Saturday, August 14, 2010

DOUBT

This time, I cant be stopped. I'll fight, I'll risk everything, try everything. will make you down on your kneels. Believe me and try me. this's final decision. I need to move on, need to know.
----------
I wrote down that stupid stats in my FB. I was scared if I’ve lost my mind. Tetapi mungkin iya, aku sedang kehilangan pikiran sehatku. I don’t wanna my lust and desire take control of me. In fact, aku sama sekali tidak tahu.
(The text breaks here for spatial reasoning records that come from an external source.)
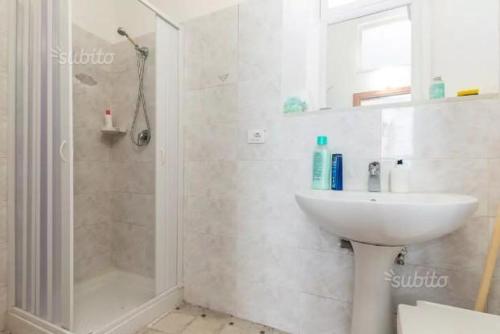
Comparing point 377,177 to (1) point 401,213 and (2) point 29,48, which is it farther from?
(2) point 29,48

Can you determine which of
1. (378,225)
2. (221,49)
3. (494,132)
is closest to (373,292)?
(378,225)

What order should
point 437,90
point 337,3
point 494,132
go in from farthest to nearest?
point 337,3 < point 437,90 < point 494,132

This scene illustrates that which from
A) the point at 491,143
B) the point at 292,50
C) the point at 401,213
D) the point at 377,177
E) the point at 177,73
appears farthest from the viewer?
the point at 177,73

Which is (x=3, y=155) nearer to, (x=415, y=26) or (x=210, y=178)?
(x=210, y=178)

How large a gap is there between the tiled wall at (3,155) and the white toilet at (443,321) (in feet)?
5.56

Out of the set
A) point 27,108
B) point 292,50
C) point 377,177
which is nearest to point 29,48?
point 27,108

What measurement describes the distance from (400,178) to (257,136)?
661 mm

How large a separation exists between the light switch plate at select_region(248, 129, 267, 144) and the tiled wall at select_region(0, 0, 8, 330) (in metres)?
1.18

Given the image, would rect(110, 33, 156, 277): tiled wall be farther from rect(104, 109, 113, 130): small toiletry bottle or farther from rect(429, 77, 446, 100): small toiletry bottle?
rect(429, 77, 446, 100): small toiletry bottle

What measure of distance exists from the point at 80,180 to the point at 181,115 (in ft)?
2.70

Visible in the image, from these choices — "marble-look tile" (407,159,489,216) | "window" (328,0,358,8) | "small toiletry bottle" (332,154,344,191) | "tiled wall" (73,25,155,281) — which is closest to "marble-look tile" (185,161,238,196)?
"tiled wall" (73,25,155,281)

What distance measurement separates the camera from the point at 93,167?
70.0 inches

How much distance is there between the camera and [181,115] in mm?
1544

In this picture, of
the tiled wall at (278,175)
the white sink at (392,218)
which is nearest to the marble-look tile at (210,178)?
the tiled wall at (278,175)
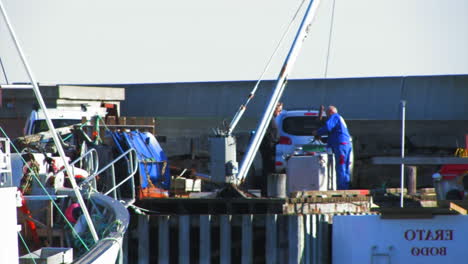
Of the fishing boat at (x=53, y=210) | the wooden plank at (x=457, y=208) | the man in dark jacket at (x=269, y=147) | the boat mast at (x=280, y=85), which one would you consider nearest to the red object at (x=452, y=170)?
the wooden plank at (x=457, y=208)

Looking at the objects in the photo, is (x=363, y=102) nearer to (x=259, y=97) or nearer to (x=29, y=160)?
(x=259, y=97)

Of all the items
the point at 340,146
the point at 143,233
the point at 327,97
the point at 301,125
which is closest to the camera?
the point at 143,233

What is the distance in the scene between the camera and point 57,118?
979 inches

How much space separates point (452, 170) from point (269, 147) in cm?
362

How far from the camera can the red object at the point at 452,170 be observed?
21.3 meters

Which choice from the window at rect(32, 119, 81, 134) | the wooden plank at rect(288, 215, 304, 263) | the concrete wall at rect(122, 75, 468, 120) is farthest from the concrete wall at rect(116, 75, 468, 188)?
the wooden plank at rect(288, 215, 304, 263)

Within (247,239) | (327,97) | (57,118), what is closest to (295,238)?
(247,239)

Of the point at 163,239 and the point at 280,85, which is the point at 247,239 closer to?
the point at 163,239

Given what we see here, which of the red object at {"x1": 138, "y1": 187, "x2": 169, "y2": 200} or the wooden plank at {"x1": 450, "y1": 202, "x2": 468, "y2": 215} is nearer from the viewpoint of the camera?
the wooden plank at {"x1": 450, "y1": 202, "x2": 468, "y2": 215}

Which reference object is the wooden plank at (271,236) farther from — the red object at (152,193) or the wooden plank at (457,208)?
the wooden plank at (457,208)

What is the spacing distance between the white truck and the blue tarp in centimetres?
321

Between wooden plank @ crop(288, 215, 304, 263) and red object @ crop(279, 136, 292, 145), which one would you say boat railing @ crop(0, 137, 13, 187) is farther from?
red object @ crop(279, 136, 292, 145)

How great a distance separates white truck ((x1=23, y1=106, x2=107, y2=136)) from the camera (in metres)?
24.1

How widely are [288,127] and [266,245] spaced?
242 inches
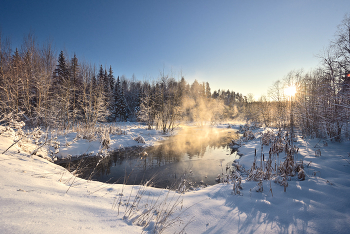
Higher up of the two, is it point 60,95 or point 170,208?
point 60,95

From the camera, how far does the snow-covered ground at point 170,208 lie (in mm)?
1434

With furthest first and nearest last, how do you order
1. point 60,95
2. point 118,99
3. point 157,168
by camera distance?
1. point 118,99
2. point 60,95
3. point 157,168

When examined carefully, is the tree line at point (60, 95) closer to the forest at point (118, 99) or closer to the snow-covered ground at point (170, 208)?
the forest at point (118, 99)

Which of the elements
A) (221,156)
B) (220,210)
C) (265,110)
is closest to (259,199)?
(220,210)

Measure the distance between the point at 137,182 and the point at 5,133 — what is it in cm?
399

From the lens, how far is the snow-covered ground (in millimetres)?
1434

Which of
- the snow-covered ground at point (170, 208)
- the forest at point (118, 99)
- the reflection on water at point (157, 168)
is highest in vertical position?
the forest at point (118, 99)

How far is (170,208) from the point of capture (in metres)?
2.65

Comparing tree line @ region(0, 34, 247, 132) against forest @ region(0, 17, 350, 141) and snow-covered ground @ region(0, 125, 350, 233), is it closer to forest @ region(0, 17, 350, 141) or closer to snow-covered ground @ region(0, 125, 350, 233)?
forest @ region(0, 17, 350, 141)

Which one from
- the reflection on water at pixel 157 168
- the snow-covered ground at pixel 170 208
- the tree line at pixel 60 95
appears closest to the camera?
the snow-covered ground at pixel 170 208

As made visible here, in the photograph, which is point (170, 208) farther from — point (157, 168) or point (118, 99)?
point (118, 99)

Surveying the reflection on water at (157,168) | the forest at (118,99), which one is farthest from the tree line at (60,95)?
the reflection on water at (157,168)

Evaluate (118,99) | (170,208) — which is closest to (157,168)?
(170,208)

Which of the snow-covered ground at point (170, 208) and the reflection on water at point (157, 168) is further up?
the snow-covered ground at point (170, 208)
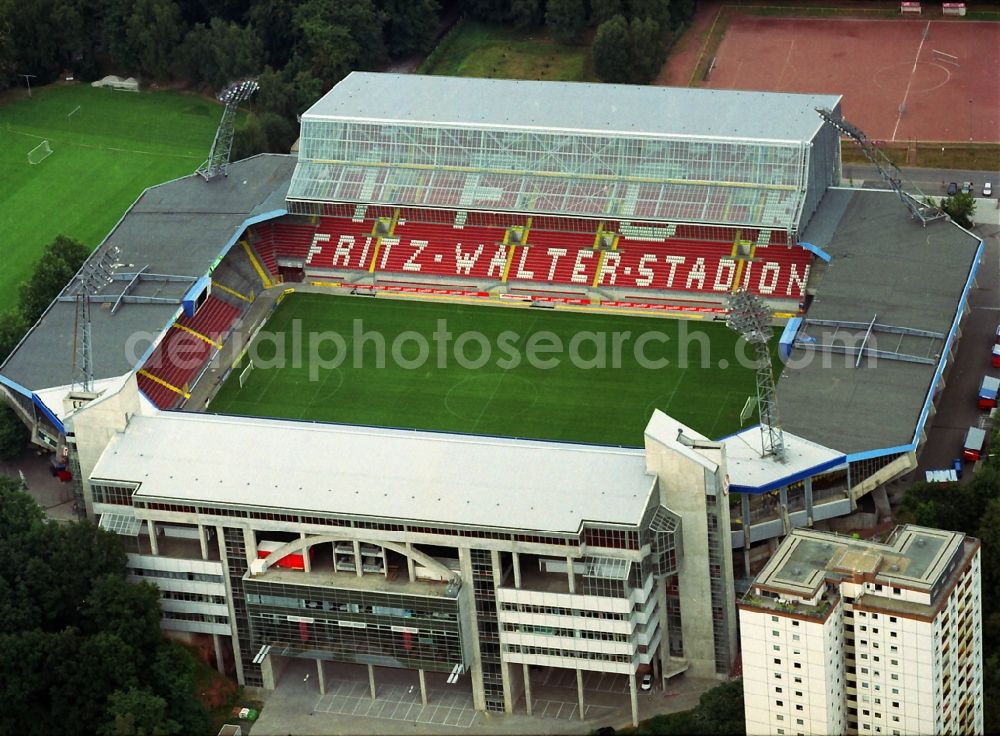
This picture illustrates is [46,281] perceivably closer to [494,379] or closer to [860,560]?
[494,379]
Just don’t know what to do.
Everytime I see that face make me things my life’ll e over. Banyak yang masih ingin aku kejar, banyak hal yang masih ingin aku lakukan. Banyak yang ingin aku buktikan kalau aku worth enough to life.
Hidup tidak sekedar bernafas memang. Seperti semua ada dicampur kedalam sana. Ketakutan, luka, amarah, hasrat dan ambisi-ambisi. [dan aku merasa tolol karena terus menulis hal yang sama berulang-ulang]
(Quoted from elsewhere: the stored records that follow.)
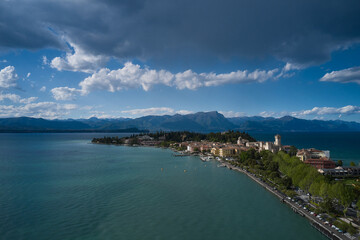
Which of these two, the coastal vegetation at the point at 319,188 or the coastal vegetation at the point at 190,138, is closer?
the coastal vegetation at the point at 319,188

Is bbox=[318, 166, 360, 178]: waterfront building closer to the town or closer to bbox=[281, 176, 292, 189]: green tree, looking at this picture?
the town

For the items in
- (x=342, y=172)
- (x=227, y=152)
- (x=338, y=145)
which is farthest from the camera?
(x=338, y=145)

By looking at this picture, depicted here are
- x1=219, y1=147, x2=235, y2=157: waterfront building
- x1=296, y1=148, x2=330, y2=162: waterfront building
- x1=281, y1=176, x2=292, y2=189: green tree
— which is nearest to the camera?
x1=281, y1=176, x2=292, y2=189: green tree

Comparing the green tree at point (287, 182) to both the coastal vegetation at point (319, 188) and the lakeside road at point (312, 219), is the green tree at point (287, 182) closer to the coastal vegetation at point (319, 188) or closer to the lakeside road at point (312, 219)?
the coastal vegetation at point (319, 188)

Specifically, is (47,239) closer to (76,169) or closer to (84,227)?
(84,227)

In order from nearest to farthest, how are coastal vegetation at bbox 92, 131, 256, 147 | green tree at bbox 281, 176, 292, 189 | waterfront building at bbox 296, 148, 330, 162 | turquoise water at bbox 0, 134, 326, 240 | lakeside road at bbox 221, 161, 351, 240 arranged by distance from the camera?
lakeside road at bbox 221, 161, 351, 240
turquoise water at bbox 0, 134, 326, 240
green tree at bbox 281, 176, 292, 189
waterfront building at bbox 296, 148, 330, 162
coastal vegetation at bbox 92, 131, 256, 147

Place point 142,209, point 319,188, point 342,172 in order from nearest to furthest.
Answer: point 319,188 → point 142,209 → point 342,172

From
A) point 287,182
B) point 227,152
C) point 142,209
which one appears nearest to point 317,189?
point 287,182

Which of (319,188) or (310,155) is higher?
(310,155)

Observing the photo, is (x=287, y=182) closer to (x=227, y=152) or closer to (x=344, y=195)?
(x=344, y=195)

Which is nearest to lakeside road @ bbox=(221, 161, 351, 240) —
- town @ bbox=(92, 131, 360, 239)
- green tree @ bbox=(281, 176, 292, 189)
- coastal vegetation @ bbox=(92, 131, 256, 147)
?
town @ bbox=(92, 131, 360, 239)

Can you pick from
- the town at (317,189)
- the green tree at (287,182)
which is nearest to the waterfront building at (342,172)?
the town at (317,189)
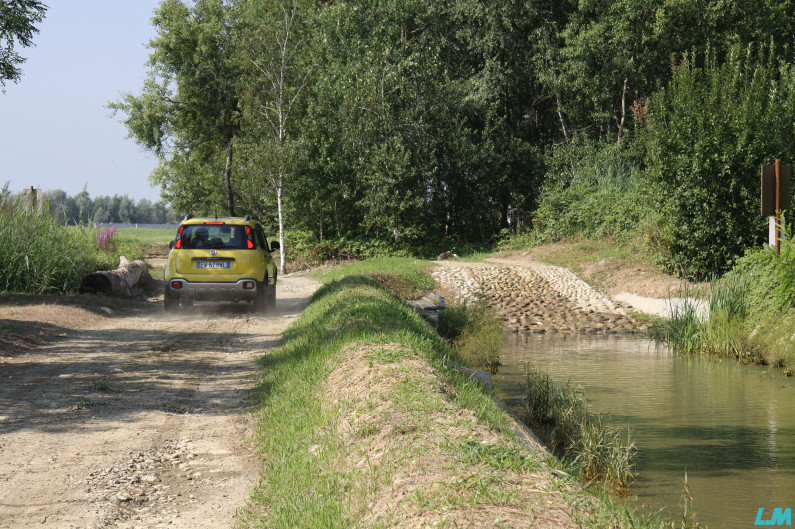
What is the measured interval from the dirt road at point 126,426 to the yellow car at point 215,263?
227 centimetres

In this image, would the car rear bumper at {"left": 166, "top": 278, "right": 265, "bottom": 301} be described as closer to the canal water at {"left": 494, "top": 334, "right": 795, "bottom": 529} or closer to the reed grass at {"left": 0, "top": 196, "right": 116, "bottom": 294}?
the reed grass at {"left": 0, "top": 196, "right": 116, "bottom": 294}

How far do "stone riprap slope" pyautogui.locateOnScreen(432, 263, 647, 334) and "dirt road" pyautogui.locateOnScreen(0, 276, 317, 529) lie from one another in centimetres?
961

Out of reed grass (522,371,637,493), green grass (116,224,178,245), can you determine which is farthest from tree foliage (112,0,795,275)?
reed grass (522,371,637,493)

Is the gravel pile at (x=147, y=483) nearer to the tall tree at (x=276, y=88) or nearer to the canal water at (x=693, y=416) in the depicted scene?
the canal water at (x=693, y=416)

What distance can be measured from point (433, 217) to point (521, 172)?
18.4 feet

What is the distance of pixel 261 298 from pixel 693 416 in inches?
384

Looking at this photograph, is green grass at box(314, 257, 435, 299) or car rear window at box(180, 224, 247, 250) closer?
car rear window at box(180, 224, 247, 250)

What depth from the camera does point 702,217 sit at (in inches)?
872

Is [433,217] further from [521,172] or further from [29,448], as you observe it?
[29,448]

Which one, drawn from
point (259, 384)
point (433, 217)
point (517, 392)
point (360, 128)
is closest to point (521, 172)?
point (433, 217)

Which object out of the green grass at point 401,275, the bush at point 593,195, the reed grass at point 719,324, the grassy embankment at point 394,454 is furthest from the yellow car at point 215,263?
the bush at point 593,195

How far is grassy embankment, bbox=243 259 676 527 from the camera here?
4234mm

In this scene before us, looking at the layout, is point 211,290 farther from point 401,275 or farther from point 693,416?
point 693,416

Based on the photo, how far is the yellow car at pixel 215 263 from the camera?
16359 mm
What would I do if I find someone who I really want and loves me back? Ignore or what? Sementara aku tidak akan mau melepas hal yang kurintis dari awal, dengan susah payah hancur dalam sebuah hubungan yang orang-orang sebut ‘love’. Selain itu, I don’t wanna risk something if I still have quest like, “what is true love?” “That love is real or not?”
Can I hold this feeling anymore? If I can, how long?
I was wrong. I was so stupid.
------------------
I saw you, I wanted you, I got you, I liked you, I loved you, I lost you, I miss you.